Webcomic I Like: Hermit Hill

One of the hills I realized I rarely climbed in the comics world is webcomics. For whatever reason, I just read them sporadically. I vowed that 2010 would be the year I took time to change that. Every so often, on no regular schedule and in no particular order, I'll pick a webcomic to feature here.

Today's webcomic is Hermit Hill by Nate Bramble. I'm not sure how I found this one, but it quickly became a favorite of mine and one I look forward to reading every Monday, Wednesday, and Friday. Hermit Hill is the story of Walter, a man who's moved as far away from people as possible, and the characters who just don't seem to be willing (or able) to just leave him alone. The others include Gnorm, a rather large gnome, Joe, a well-meaning neighbor, and Pauline, another nearby resident who seems to function as the strip's straight man.

Most of the stories revolve around Walter's phobias and the rather eclectic things they cause. The current storyline features a plan to turn the hill into a planned community. Walter won't stand for it...but to fight, he'll have to leave the hill!

In the time I've been reading the strip, we've seen Walter try not to care if Gnorm freezes to death, find a unique way to deal with door-to-door salesmen, and even consider a rather medieval way to cure his problems. Other strips are just jokes that are there to serve as a funny interlude, such as when Walter swears he hears a tree cry when trimmed or the time everyone got a giant robot.

Walter's phobias are a real-life problem for some people, and in different hands, I think it might be problematic for them to be the comedic drive of the series. But Bramble does a nice job of being respectful of Walter's fears while still allowing them to be used for comedy. It doesn't feel like we're making fun of his problems and that comes from the way in which Bramble structures the jokes. Instead, there's often a sense of feeling sorry for Walter instead that he cannot cope with something as simple as talking to a new neighbor.

Then Bramble breaks out something silly like Gnorm's tiny tree dwelling, and we all get to laugh out loud together before something more serious starts.
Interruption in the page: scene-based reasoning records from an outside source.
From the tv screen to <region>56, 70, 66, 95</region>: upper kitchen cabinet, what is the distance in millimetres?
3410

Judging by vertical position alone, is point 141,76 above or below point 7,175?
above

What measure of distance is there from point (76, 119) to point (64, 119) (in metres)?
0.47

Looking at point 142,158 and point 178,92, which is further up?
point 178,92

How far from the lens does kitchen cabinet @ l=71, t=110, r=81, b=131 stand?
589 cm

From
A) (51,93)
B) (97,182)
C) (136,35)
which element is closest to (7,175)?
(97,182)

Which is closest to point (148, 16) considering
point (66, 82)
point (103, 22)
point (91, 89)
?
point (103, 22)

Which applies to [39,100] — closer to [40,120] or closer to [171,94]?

The art of Hermit Hill is of a typical comedic strip. Heads are larger than they should be, clothing stays pretty much the same from day to day, and the backgrounds, while nicely drawn, aren't going to feature intricate details. Bramble is very good at pulling off the look and giving his art its own feel, using a combination of techniques. Unlike some webcomics I've read, the art is very consistent from day to day

You can learn more about Walter, the creation process for the strip, and Bramble himself by going to the about page. Hermit Hill's archives are by the month, so I did not link to individual strips, but you can view the archives to see some of the examples I've described above.

Hermit Hill is a delightful comic that, like Edmund Finney, uses a combination of ongoing main plot and short storylines to great effect. Walter is a classic curmudgeon that's still likable, and that's key to the strip's success. Give it a try with this new story that's just beginning or read up in the archives. I think you'll agree with me that there's no reason to be afraid of Hermit Hill--it's a great webcomic!